Parting Thoughts · [41:54]
Will Barron:
That makes total sense. And with that, Tibor, we’ll wrap up there, mate. Tell us, for anyone who is listening, they want to know more about you. You mentioned prospecting and the different work you do, tell us where we can find all of that and yeah, where we can find out about the book as well if anyone wants that prime as you kind of teed up as.
Tibor Shanto:
Yeah. So, again, in all seriousness, I think that as with anything, you have to start the first one in order to appreciate the second one. So I would recommend people running out and getting Shift!, whether they get it from Amazon or their local bookstore. I think it’s Shift! How to Harness Trigger Events.

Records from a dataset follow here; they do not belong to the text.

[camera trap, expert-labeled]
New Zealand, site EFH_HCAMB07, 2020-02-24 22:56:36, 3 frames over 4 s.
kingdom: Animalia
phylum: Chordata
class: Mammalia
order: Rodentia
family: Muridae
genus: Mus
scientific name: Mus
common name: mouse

I don’t know, you would think we got paid by the words in the title, but anyways, it’s on any online store. They can reach me directly. I’ve made it easy for the planet. They can now just go to Tiborshanto.com, or they can call me directly at +1 416 822 7781. And you would imagine that my email is just Tibor at Tiborshanto.com.
Will Barron:
Amazing stuff. Well, I’ll link to that and they’re showing it to this episode over at salesman.org. And with that, Tibor, again, you’ve been on the show a bunch of times, making sure a lot of insights and energy, and just your time with us. So me, Sales Nation, we all appreciate that. And I want to thank you for joining us again on the Salesman Podcast.
Tibor Shanto:
Always have a great time, Will. Thank you.